Have you ever wondered what creates a split personality in people? The author, David Yeung, a retired psychiatrist with many years experience treating patients with Dissociative Identity Disorder, (think, “The Three Faces of Eve”) presents his material in a balanced, calm manner. I was impressed with his ability to describe the roots of DID, and the controversy surrounding the diagnoses of this condition. The two books he has written answered many nagging questions I have had regarding DI regarding, Post Traumatic Stress Disorder, and delayed onset of memories of child abuse. Most people think that the only way to treat traumatic memories is to drag them out kicking and screaming, and sometimes they do spring out that way unannounced, but there is another way to treat DID patients who do not have raw memory slamming them up against the wall. This man thinks outside the box.
“A terrorized child stores information in a non-verbal way, so on recall all the child experiences are somatic sensations and visual images. This is what is characterized aptly as “speechless terror.” I was wondering about all those things that happened when a child is too young to speak. Where do the memories go?
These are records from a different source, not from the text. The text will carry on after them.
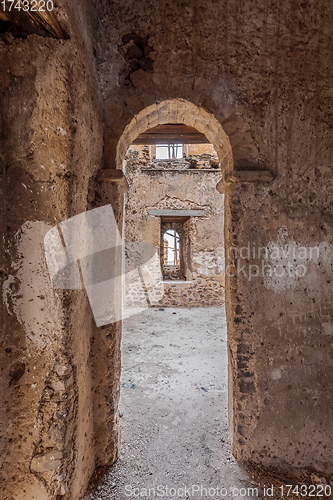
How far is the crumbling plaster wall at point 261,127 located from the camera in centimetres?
197

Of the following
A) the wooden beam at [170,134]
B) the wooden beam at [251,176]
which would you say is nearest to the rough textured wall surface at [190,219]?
the wooden beam at [170,134]

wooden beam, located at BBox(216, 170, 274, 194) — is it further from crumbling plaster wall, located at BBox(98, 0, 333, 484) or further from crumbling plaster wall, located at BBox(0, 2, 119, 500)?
crumbling plaster wall, located at BBox(0, 2, 119, 500)

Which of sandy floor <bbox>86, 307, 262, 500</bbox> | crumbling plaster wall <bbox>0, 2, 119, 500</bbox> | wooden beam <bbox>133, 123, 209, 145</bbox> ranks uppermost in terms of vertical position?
wooden beam <bbox>133, 123, 209, 145</bbox>

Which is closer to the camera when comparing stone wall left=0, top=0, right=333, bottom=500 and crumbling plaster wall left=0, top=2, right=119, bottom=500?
crumbling plaster wall left=0, top=2, right=119, bottom=500

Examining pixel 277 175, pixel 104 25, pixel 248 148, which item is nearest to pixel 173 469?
pixel 277 175

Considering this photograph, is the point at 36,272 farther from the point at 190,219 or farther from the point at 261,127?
the point at 190,219

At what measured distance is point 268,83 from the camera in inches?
79.1

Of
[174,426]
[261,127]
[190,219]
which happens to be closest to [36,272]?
[261,127]

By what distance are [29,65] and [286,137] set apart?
1.84m

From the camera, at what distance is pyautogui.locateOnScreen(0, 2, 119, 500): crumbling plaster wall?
129cm

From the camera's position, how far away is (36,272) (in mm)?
1351

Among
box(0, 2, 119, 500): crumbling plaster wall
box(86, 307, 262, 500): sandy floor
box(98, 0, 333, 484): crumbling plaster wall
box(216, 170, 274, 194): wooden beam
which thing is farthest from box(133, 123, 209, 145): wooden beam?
box(86, 307, 262, 500): sandy floor

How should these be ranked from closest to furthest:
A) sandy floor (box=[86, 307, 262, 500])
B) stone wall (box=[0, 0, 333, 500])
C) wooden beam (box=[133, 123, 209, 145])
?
1. sandy floor (box=[86, 307, 262, 500])
2. stone wall (box=[0, 0, 333, 500])
3. wooden beam (box=[133, 123, 209, 145])

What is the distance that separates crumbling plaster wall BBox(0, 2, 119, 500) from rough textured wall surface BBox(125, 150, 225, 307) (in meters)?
5.81
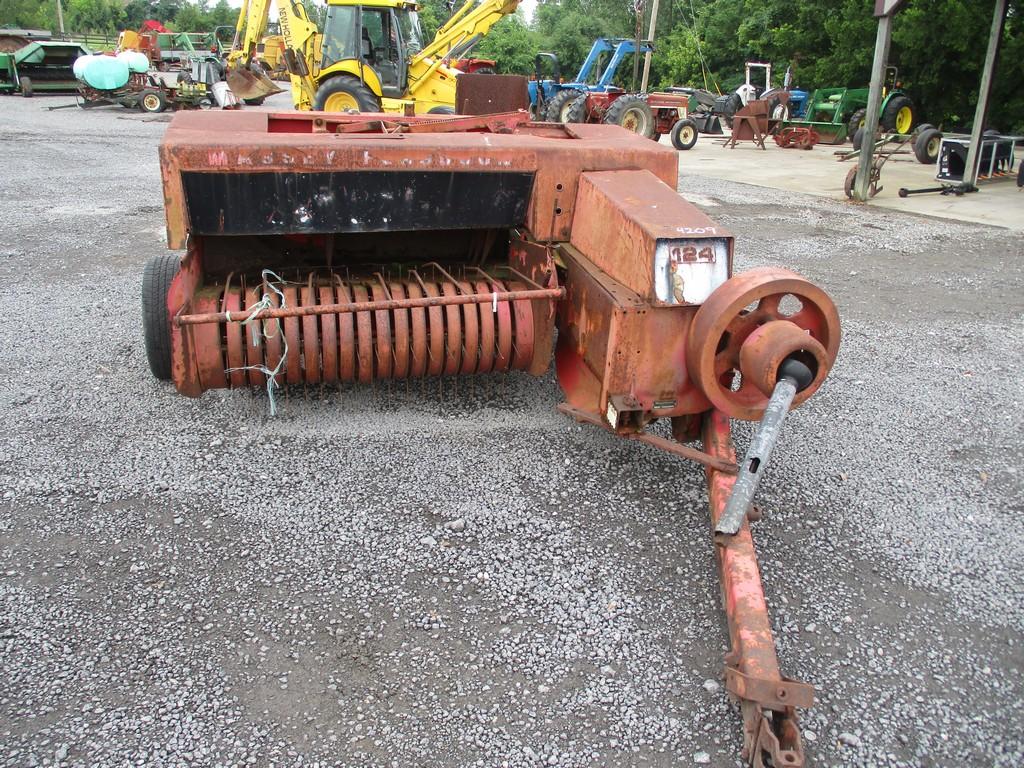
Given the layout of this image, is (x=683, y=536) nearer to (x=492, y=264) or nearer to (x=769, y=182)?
(x=492, y=264)

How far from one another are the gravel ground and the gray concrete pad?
241 inches

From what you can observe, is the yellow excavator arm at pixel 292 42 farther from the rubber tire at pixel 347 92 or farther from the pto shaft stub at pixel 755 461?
the pto shaft stub at pixel 755 461

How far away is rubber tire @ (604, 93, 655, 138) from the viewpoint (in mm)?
14742

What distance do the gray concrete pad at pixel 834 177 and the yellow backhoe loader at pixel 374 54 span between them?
415 centimetres

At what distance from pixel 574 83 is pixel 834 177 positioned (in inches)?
301

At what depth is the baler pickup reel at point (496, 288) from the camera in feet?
8.66

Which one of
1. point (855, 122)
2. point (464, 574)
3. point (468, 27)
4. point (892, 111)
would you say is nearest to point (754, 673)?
point (464, 574)

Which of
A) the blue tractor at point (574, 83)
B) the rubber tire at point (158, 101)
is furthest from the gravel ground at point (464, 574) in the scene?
the rubber tire at point (158, 101)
“DID can develop when trauma occurs either before or just as one’s personality is beginning to coalesce. This is especially likely when the traumas occur during the pre-verbal stage of cognitive development. Lacking the ability to use language, very young child-victims have not yet developed the conceptualization skills of a mature mind to help them withstand the intense physical and/or psychological assaults.” Some people develop “alters”, fragmented pieces of one person. “Alters are distinct identities, each of which has its own personality traits and ways of thinking about the environment and self.” They are created in the face of unbearable suffering to dilute the pain across a continuum of consciousness.
“A single core personality has splintered into pieces, or… a single core personality was never given a chance to form – such as when abuse happens in infancy.” PTSD occurs, however, after a person has developed a single core personality and arises after unbearable stress – accidents, terrifying incidents, combat related stress, and many survivors of child abuse have PTSD but not DID as individuals vary, as do circumstances of assaults.
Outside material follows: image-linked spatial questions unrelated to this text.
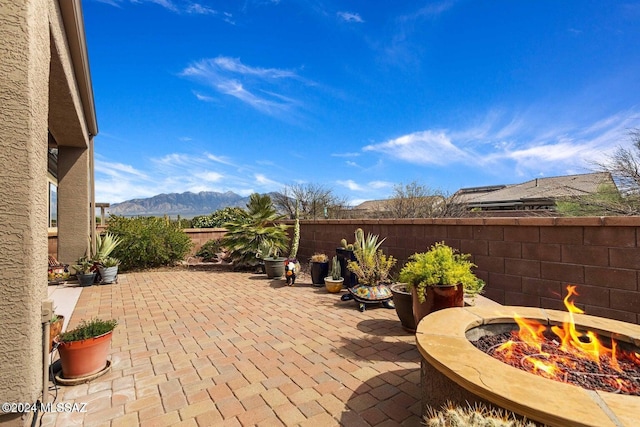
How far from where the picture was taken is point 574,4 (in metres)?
5.65

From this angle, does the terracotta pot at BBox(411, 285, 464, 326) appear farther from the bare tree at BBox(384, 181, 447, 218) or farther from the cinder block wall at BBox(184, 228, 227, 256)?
the cinder block wall at BBox(184, 228, 227, 256)

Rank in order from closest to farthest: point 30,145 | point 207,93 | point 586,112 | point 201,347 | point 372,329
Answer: point 30,145, point 201,347, point 372,329, point 586,112, point 207,93

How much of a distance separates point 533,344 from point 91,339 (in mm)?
3587

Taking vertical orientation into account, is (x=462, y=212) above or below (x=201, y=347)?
above

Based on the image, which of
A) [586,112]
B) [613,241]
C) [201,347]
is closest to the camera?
[613,241]

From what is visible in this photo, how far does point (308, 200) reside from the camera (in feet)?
75.6

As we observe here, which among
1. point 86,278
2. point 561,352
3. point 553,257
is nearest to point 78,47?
point 86,278

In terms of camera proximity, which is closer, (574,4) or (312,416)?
(312,416)

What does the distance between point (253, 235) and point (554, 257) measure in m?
6.72

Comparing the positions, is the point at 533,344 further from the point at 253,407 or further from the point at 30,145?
the point at 30,145

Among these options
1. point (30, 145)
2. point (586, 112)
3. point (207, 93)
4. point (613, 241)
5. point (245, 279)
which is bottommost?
point (245, 279)

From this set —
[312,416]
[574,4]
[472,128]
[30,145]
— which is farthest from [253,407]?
[472,128]

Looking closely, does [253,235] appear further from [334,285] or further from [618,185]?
[618,185]

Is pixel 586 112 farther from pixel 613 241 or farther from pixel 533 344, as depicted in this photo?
pixel 533 344
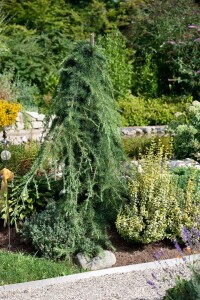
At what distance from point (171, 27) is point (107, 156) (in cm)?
723

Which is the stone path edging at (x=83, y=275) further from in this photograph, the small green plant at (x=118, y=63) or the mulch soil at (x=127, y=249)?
the small green plant at (x=118, y=63)

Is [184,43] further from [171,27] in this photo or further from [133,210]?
[133,210]

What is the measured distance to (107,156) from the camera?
6.75 m

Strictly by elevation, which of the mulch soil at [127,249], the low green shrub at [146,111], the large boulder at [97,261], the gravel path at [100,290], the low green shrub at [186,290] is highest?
the low green shrub at [186,290]

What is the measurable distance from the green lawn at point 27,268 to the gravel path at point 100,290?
26 cm

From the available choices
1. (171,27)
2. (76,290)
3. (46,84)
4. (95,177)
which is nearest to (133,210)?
(95,177)

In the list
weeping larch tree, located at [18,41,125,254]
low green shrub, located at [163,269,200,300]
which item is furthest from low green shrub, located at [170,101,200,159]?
low green shrub, located at [163,269,200,300]

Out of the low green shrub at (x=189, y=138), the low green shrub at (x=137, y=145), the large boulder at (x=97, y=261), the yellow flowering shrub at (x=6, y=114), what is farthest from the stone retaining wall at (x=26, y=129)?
the large boulder at (x=97, y=261)

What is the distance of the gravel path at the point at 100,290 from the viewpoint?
564 centimetres

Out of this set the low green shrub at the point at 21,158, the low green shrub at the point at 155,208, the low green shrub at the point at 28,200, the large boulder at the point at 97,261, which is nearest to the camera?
the large boulder at the point at 97,261

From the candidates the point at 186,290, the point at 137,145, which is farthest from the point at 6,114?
the point at 137,145

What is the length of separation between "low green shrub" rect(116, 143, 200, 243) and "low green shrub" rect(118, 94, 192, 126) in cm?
497

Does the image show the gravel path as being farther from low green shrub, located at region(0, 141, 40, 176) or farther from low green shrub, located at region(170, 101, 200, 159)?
low green shrub, located at region(170, 101, 200, 159)

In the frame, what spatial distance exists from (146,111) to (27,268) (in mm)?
6645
“There is a general denial of the prevalence of childhood sexual abuse. There is a more intense denial of the kind of abuse that is beyond the imagination of anyone who has led even a somewhat sheltered life. There are numerous examples of atrocities and grossly deviant behavior too horrible to acknowledge. Many people do not know, or do not want to know of the horrors adults inflict upon even infants.”
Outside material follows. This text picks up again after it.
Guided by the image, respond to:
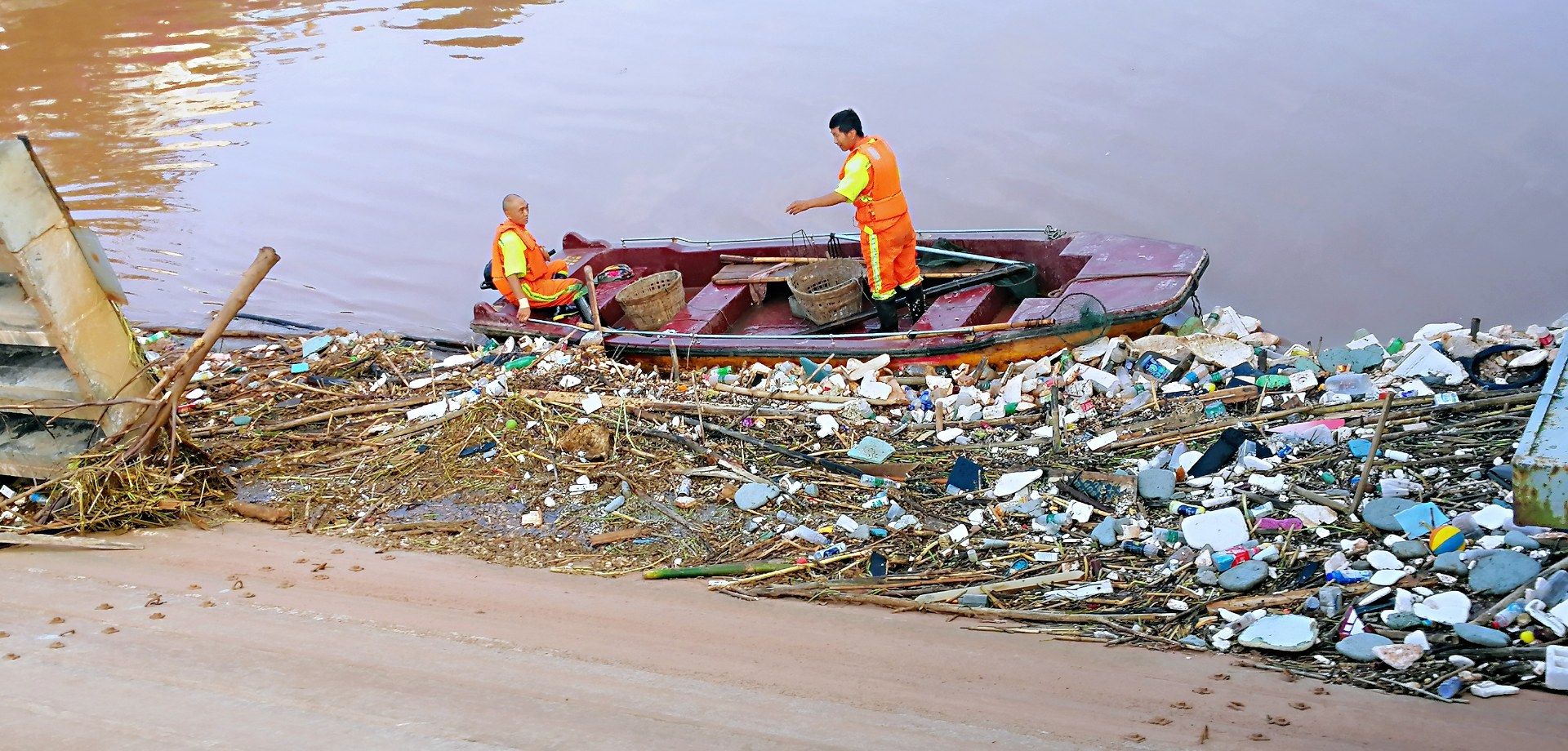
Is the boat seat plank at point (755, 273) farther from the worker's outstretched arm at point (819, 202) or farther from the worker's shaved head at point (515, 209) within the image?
the worker's shaved head at point (515, 209)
“DID is a complex disorder. For therapists to take the position that they should “forget about the past, just treat the manifest depression of the present” is a dangerous error of oversimplification…only through medications. Time and time again…patients…did not improve…relying on such a mechanistic view…”
There is one question I have seen nothing about until reading these books. Or shall I say there is one reality I know to be true that everyone avoids. Children are capable of having sexual feelings. However. And this is a big, big however, they are not emotionally ready for it to be forced upon them and if it is forced upon them some children will grow up and avoid sex, others will grow up and be re-victimized as easy prey for sex traffickers, and some will create “hyper-sexualized” dissociative alters after being, at a completely inappropriate age, place, and context, hyper stimulated sexually. This creates shame that casts a giant shadow on personality. For those afflicted with DID it may create internal alters that are in a life or death conflict with the angry parts of a person hating the fact that, just as a human being will digest a meal even if it is eaten forcibly or partially vomited, a person can be, like Pavlov’s dog, conditioned to experience sexual feelings that they feel they cannot live with. Just as in a person with a core self that is complete, they may hate themselves and blame themselves for this type of violation. It can be seen as a sin or a failure of fulfillment of commitments in life.
Healing is a long, uncomfortable journey in life whatever the problem. The author, after outlining his therapeutic model for treating DID says, “A DID patient may heal to the point where the alters coexist in a harmonious manner, but without full integration.”
Human consciousness is a strange and complicated thing. “There are more things in heaven and earth, Horatio, than is dreamt of in your philosophy”, or so the Bard said.
If only all the mental health professionals were like Dr. Yueng! I think from what I have seen in my area, DID is not considered controversial any more but there are clearly more qualified therapists than others to treat it. As far as treatment, we are sadly far behind where we could be because of the state of affairs that mental health is in. These lives matter- their suffering should not be ignored.